The converse is obviously true by the chain rule, so I was just wondering if this was true, too.

2. Sep 23, 2011

### Erland

Yes, take F(x,y) identically zero. But that's not what you wanted, right?

3. Sep 23, 2011

### techmologist

Heh, I didn't think about that. Yeah, I want there to be some more interesting functional dependence between f and g. But I think stating it as g(x) = F(f(x)) is too strong, because the relation between them might be one-to-many. I was reading about barotropic fluid flows, in which isobars are also surfaces of constant density, and I was just wondering if the conditions

$$\nabla p \times \nabla \rho = 0$$

and

$$p = p(\rho)$$

are equivalent, or if the first condition is more general.

4. Oct 2, 2011

### wpress

The answer to your question is basically yes.
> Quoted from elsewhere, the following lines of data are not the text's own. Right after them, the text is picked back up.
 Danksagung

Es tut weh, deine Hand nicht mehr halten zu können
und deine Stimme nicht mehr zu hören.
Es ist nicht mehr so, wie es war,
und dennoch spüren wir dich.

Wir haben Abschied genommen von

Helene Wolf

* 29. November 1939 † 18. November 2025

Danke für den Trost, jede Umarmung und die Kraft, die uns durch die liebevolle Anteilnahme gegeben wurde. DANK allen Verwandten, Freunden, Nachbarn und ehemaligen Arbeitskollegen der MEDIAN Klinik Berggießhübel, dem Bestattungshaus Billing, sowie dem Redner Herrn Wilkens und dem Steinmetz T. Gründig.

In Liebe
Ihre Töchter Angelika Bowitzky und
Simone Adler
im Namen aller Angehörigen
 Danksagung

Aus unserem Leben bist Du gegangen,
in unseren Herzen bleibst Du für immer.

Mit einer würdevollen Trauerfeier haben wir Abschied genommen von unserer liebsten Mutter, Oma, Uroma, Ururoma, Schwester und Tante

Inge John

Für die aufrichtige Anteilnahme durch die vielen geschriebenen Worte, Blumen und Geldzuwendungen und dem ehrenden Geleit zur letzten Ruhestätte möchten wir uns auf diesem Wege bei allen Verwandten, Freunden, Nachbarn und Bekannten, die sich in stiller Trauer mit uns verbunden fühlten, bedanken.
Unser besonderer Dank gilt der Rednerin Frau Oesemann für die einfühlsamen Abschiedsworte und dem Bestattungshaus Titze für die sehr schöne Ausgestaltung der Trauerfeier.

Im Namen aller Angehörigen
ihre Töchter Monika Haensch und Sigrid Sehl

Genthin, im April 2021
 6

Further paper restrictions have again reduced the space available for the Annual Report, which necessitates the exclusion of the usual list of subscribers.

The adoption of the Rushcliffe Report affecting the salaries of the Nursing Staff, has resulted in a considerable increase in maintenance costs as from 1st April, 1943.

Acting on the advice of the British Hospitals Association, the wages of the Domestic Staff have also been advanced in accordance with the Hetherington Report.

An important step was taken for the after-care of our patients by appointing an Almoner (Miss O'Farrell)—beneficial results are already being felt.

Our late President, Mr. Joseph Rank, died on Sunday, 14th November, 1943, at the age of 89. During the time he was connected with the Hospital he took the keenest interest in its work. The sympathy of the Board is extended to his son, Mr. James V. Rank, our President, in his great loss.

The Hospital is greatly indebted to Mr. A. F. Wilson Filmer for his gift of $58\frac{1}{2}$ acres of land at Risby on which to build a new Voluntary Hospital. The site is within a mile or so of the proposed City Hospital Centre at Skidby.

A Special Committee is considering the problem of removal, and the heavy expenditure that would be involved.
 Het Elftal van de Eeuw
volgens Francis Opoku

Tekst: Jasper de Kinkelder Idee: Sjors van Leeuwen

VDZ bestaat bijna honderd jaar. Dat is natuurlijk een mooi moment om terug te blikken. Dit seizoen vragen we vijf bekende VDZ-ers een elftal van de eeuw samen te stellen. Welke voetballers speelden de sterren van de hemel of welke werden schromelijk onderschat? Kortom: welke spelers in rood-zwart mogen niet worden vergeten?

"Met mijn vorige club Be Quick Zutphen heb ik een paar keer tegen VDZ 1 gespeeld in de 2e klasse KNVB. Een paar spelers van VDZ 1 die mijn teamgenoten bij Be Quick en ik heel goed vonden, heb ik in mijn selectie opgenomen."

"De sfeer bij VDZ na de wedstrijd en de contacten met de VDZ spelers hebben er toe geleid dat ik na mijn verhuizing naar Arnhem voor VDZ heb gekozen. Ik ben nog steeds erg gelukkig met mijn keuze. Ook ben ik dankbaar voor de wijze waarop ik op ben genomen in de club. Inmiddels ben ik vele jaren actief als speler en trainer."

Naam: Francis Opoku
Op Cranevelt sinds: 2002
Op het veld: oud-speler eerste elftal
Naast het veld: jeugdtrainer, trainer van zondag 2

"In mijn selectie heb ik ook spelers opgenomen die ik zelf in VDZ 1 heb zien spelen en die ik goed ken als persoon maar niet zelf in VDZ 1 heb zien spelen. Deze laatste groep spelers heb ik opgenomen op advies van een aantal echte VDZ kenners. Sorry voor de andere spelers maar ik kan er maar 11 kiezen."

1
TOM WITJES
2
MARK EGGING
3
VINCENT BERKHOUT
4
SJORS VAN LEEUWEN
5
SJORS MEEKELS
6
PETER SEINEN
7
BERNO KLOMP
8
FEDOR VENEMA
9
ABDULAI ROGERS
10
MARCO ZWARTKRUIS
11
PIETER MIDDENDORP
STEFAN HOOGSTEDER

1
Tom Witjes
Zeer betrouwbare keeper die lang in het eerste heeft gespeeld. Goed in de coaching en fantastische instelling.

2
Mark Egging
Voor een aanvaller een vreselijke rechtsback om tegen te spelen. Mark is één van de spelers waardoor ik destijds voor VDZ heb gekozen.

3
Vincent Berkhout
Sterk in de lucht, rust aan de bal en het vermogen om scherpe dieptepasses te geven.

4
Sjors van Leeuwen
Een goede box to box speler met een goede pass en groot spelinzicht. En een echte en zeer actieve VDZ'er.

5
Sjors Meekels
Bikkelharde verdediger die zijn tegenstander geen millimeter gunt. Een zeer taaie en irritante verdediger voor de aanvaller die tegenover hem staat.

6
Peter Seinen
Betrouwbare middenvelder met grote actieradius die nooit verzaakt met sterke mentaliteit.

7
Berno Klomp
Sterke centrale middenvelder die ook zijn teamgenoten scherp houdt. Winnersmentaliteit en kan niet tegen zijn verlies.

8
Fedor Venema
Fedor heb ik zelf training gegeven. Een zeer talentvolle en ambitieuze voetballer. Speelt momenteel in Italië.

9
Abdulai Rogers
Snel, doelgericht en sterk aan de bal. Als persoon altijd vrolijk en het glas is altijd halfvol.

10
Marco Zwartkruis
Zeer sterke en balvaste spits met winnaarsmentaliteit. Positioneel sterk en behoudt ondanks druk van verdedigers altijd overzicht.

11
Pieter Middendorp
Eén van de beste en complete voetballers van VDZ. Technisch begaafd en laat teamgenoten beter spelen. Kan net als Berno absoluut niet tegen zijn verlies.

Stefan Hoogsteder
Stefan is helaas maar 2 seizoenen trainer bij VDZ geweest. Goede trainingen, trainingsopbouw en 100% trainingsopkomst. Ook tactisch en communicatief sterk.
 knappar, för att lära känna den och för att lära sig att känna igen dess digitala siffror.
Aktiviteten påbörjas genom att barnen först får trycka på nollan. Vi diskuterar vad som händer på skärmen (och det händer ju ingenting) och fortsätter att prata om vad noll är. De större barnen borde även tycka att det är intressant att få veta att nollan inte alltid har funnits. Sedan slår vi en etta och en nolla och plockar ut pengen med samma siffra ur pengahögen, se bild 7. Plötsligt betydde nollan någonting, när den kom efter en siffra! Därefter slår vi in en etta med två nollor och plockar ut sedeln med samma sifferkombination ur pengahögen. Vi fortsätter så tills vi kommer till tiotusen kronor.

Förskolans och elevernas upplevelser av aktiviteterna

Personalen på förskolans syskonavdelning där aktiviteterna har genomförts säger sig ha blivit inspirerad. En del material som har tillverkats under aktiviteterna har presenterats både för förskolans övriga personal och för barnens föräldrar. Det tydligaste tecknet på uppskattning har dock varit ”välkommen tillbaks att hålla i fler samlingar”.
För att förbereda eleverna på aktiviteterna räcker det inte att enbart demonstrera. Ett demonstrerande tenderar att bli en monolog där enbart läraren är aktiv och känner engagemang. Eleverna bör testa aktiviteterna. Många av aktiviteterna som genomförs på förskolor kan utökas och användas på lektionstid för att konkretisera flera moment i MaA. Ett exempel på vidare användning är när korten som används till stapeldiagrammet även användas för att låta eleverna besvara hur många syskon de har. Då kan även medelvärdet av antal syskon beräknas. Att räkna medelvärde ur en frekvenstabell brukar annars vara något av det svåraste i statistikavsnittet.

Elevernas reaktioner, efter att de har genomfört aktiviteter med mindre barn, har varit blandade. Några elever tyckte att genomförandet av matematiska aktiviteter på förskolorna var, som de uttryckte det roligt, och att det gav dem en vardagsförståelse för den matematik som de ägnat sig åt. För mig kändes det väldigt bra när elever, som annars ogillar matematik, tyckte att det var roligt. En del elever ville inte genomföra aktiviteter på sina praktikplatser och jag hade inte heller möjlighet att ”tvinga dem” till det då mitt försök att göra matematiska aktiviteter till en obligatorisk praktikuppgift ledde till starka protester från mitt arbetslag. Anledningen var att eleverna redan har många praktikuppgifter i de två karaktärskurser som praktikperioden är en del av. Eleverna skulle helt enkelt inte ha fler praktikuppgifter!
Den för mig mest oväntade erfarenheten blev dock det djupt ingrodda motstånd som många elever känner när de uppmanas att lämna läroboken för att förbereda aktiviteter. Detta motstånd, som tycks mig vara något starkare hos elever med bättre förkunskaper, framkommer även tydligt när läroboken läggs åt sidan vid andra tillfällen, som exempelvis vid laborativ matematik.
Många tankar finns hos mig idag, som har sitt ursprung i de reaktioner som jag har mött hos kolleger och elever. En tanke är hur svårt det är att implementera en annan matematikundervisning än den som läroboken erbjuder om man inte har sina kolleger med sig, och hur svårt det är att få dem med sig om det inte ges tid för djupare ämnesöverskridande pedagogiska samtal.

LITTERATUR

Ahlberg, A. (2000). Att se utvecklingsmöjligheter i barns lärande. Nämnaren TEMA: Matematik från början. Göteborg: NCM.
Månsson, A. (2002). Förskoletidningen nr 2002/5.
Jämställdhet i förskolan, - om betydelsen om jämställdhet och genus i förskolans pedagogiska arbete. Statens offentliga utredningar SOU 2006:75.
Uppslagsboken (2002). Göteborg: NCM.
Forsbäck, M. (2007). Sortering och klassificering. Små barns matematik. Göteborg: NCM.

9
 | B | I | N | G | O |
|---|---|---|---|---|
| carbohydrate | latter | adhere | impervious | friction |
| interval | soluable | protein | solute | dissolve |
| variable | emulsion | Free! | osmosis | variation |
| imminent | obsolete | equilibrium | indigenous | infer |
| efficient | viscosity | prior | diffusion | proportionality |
One way to see this is to note that if the functions' gradients are everywhere proportional, then the functions' level surfaces are identical. So (at least in local patches) each must be a function of the other.

5. Oct 4, 2011

### techmologist

Okay, thank you. Is there a global version of this, or does it generally fail to hold globally? I think I see that in regions where the gradients do not vanish, you can derive an explicit formula for the value of f as a function of the value of g, or vice-versa.